*** Input

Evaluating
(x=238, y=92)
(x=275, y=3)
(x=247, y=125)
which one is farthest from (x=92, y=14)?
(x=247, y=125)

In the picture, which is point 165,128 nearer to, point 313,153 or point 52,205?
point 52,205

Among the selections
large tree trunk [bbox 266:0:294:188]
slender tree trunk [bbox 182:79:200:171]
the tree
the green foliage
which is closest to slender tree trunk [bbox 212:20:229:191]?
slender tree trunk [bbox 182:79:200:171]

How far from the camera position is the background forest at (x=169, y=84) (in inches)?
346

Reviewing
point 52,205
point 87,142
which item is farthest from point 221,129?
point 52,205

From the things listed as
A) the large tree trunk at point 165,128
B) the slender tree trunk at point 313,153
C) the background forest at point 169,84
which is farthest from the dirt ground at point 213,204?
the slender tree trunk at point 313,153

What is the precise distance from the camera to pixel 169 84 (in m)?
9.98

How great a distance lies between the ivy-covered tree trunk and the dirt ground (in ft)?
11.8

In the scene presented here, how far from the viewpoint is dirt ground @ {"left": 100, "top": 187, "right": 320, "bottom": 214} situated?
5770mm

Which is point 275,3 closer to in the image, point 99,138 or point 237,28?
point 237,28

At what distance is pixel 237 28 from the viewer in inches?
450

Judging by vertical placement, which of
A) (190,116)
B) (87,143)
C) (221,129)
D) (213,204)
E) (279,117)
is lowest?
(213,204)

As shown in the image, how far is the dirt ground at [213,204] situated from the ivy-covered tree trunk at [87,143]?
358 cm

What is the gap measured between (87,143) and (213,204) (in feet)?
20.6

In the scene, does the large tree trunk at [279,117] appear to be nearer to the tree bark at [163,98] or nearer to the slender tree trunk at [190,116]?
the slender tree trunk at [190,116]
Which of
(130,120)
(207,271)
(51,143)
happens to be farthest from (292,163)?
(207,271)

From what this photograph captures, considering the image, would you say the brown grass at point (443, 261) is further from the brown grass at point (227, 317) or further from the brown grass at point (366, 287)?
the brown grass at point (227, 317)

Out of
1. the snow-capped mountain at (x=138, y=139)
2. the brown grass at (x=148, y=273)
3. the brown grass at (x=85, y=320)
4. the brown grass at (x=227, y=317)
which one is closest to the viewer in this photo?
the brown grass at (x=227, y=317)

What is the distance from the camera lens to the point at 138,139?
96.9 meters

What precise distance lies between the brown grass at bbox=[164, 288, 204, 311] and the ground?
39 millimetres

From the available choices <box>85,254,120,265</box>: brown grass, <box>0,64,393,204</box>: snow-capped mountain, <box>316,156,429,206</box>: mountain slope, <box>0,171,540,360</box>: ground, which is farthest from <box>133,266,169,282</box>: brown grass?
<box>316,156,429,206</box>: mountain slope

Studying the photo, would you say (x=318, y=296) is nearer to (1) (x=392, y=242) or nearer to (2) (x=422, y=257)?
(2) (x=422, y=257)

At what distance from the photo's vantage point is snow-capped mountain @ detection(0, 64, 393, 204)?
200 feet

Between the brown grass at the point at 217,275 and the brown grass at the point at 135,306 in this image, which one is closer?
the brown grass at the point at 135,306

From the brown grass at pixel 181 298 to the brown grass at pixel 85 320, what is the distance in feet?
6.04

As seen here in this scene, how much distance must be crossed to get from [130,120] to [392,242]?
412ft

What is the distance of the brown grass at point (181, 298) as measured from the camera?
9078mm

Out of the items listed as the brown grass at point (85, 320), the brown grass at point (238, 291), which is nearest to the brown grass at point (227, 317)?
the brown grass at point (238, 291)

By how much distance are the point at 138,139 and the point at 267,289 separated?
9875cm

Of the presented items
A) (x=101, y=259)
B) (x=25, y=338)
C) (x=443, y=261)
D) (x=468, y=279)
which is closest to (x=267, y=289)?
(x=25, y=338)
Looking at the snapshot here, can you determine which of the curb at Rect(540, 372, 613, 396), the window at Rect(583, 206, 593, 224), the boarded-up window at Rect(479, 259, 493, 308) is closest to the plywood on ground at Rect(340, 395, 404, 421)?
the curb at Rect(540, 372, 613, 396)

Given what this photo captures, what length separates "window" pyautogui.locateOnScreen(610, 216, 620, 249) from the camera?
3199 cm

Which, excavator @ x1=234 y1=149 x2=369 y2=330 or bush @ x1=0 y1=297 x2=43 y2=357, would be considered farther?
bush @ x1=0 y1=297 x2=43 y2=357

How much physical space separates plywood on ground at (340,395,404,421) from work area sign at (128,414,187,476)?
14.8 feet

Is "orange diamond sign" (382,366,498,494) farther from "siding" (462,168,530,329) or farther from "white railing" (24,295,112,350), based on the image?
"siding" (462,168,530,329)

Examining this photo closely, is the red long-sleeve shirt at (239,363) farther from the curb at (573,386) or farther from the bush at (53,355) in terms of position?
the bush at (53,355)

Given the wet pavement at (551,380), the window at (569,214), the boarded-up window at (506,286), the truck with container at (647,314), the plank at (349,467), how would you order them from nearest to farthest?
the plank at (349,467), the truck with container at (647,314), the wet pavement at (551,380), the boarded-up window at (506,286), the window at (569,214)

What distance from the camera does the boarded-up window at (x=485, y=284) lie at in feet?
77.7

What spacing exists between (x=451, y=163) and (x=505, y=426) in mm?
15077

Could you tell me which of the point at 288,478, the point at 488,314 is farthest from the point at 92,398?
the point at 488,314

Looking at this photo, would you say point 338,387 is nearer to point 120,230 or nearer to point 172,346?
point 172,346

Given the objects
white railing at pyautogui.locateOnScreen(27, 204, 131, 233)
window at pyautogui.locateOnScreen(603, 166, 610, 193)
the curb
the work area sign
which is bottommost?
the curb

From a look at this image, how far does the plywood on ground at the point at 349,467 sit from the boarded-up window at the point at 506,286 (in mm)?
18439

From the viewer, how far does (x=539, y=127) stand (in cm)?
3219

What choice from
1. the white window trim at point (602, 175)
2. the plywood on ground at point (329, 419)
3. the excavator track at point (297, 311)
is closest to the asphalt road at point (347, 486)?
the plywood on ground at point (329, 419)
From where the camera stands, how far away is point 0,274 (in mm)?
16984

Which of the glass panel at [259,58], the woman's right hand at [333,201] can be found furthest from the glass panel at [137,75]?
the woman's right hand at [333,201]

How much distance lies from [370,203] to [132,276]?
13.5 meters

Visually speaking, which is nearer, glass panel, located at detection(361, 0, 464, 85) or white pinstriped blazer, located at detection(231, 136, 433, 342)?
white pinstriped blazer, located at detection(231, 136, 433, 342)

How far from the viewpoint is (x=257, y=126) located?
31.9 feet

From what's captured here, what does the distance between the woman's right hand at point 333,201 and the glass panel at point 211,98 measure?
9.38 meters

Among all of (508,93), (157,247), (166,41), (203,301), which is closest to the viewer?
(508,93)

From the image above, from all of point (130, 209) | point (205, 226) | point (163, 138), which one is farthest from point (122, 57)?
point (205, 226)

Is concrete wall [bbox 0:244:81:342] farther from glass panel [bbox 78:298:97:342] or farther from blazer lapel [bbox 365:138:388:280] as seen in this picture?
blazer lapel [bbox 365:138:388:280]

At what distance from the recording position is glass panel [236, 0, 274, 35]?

******

Direction: Transcribe every entry verbatim.

Output of the exercise:
Evaluating
(x=238, y=92)
(x=275, y=3)
(x=247, y=125)
which one is farthest from (x=92, y=14)?
(x=247, y=125)

In the picture, which is point 165,128 nearer to, point 313,153 or point 52,205?
point 52,205

Among the selections
large tree trunk [bbox 266:0:294:188]
slender tree trunk [bbox 182:79:200:171]
the tree
the green foliage
which is closest to slender tree trunk [bbox 212:20:229:191]?
slender tree trunk [bbox 182:79:200:171]

How far from the camera position is the background forest at (x=169, y=84) (in inches)?
346

Reviewing
point 52,205
point 87,142
which item is farthest from point 221,129?
point 52,205

From the things listed as
A) the large tree trunk at point 165,128
B) the slender tree trunk at point 313,153
C) the background forest at point 169,84
which is farthest from the dirt ground at point 213,204?
the slender tree trunk at point 313,153

What is the precise distance from the camera to pixel 169 84 (in m)?
9.98

How great a distance lies between the ivy-covered tree trunk and the dirt ground (in ft)?
11.8

In the scene presented here, how far from the viewpoint is dirt ground @ {"left": 100, "top": 187, "right": 320, "bottom": 214} situated?
5770mm

Which is point 275,3 closer to in the image, point 99,138 or point 237,28?
point 237,28

At what distance is pixel 237 28 from the viewer in inches?
450

Judging by vertical placement, which of
A) (190,116)
B) (87,143)
C) (221,129)
D) (213,204)
E) (279,117)
is lowest?
(213,204)

As shown in the image, how far is the dirt ground at [213,204] situated from the ivy-covered tree trunk at [87,143]?
358 cm

What is the gap measured between (87,143) and (213,204) (in feet)?
20.6

In the scene, does the large tree trunk at [279,117] appear to be nearer to the tree bark at [163,98] or nearer to the slender tree trunk at [190,116]?
the slender tree trunk at [190,116]
Which of
(130,120)
(207,271)
(51,143)
happens to be farthest from (292,163)?
(207,271)

From what this photograph captures, considering the image, would you say the brown grass at point (443, 261) is further from the brown grass at point (227, 317) or further from the brown grass at point (366, 287)?
the brown grass at point (227, 317)

Out of
1. the snow-capped mountain at (x=138, y=139)
2. the brown grass at (x=148, y=273)
3. the brown grass at (x=85, y=320)
4. the brown grass at (x=227, y=317)
which one is closest to the viewer in this photo?
the brown grass at (x=227, y=317)

What is the distance from the camera lens to the point at 138,139?
96.9 meters

What precise distance lies between the brown grass at bbox=[164, 288, 204, 311] and the ground?
39 millimetres

From the available choices <box>85,254,120,265</box>: brown grass, <box>0,64,393,204</box>: snow-capped mountain, <box>316,156,429,206</box>: mountain slope, <box>0,171,540,360</box>: ground, which is farthest from <box>133,266,169,282</box>: brown grass?
<box>316,156,429,206</box>: mountain slope

Studying the photo, would you say (x=318, y=296) is nearer to (1) (x=392, y=242) or nearer to (2) (x=422, y=257)?
(2) (x=422, y=257)

At what distance from the photo's vantage point is snow-capped mountain @ detection(0, 64, 393, 204)?
200 feet

Between the brown grass at the point at 217,275 and the brown grass at the point at 135,306 in this image, which one is closer?
the brown grass at the point at 135,306

From the brown grass at pixel 181 298 to the brown grass at pixel 85 320, what is the distance in feet?
6.04

As seen here in this scene, how much distance must be crossed to get from [130,120] to [392,242]?
412ft

What is the distance of the brown grass at point (181, 298) as measured from the camera?
9078mm

Out of the items listed as the brown grass at point (85, 320), the brown grass at point (238, 291), which is nearest to the brown grass at point (227, 317)?
the brown grass at point (238, 291)

By how much distance are the point at 138,139 and the point at 267,289 separated?
9875cm

Of the presented items
A) (x=101, y=259)
B) (x=25, y=338)
C) (x=443, y=261)
D) (x=468, y=279)
which is closest to (x=267, y=289)?
(x=25, y=338)
Looking at the snapshot here, can you determine which of the curb at Rect(540, 372, 613, 396), the window at Rect(583, 206, 593, 224), the boarded-up window at Rect(479, 259, 493, 308) is closest to the plywood on ground at Rect(340, 395, 404, 421)?
the curb at Rect(540, 372, 613, 396)

Given what this photo captures, what length separates "window" pyautogui.locateOnScreen(610, 216, 620, 249) from the camera?
3199 cm

Which, excavator @ x1=234 y1=149 x2=369 y2=330 or bush @ x1=0 y1=297 x2=43 y2=357, would be considered farther?
bush @ x1=0 y1=297 x2=43 y2=357

How much physical space separates plywood on ground at (340,395,404,421) from work area sign at (128,414,187,476)?
14.8 feet

Is "orange diamond sign" (382,366,498,494) farther from "siding" (462,168,530,329) or farther from "white railing" (24,295,112,350), based on the image?
"siding" (462,168,530,329)

Examining this photo closely, is the red long-sleeve shirt at (239,363) farther from the curb at (573,386) or farther from the bush at (53,355) in terms of position?
the bush at (53,355)

Given the wet pavement at (551,380), the window at (569,214), the boarded-up window at (506,286), the truck with container at (647,314), the plank at (349,467), how would you order them from nearest to farthest?
the plank at (349,467), the truck with container at (647,314), the wet pavement at (551,380), the boarded-up window at (506,286), the window at (569,214)

What distance from the camera does the boarded-up window at (x=485, y=284) lie at in feet?
77.7

What spacing exists between (x=451, y=163) and (x=505, y=426) in mm?
15077

Could you tell me which of the point at 288,478, the point at 488,314 is farthest from the point at 92,398?
the point at 488,314

Looking at this photo, would you say point 338,387 is nearer to point 120,230 or nearer to point 172,346?
point 172,346

Given the objects
white railing at pyautogui.locateOnScreen(27, 204, 131, 233)
window at pyautogui.locateOnScreen(603, 166, 610, 193)
the curb
the work area sign
which is bottommost?
the curb

From a look at this image, how far does the plywood on ground at the point at 349,467 sit from the boarded-up window at the point at 506,286 (in mm)?
18439

From the viewer, how far does (x=539, y=127) stand (in cm)?
3219

What choice from
1. the white window trim at point (602, 175)
2. the plywood on ground at point (329, 419)
3. the excavator track at point (297, 311)
is closest to the asphalt road at point (347, 486)?
the plywood on ground at point (329, 419)
From where the camera stands, how far away is point 0,274 (in mm)?
16984

Which of the glass panel at [259,58], the woman's right hand at [333,201] can be found furthest from the glass panel at [137,75]?
the woman's right hand at [333,201]

How much distance lies from [370,203] to [132,276]?
13.5 meters

Visually speaking, which is nearer, glass panel, located at detection(361, 0, 464, 85) or white pinstriped blazer, located at detection(231, 136, 433, 342)?
white pinstriped blazer, located at detection(231, 136, 433, 342)

How far from the viewpoint is (x=257, y=126) located?
31.9 feet

From what's captured here, what does the distance between the woman's right hand at point 333,201 and the glass panel at point 211,98 measure?
9.38 meters

Among all of (508,93), (157,247), (166,41), (203,301), which is closest to the viewer?
(508,93)

From the image above, from all of point (130, 209) | point (205, 226) | point (163, 138), which one is farthest from point (122, 57)?
point (205, 226)

Is concrete wall [bbox 0:244:81:342] farther from glass panel [bbox 78:298:97:342] or farther from blazer lapel [bbox 365:138:388:280] as seen in this picture?
blazer lapel [bbox 365:138:388:280]

At what distance from the recording position is glass panel [236, 0, 274, 35]?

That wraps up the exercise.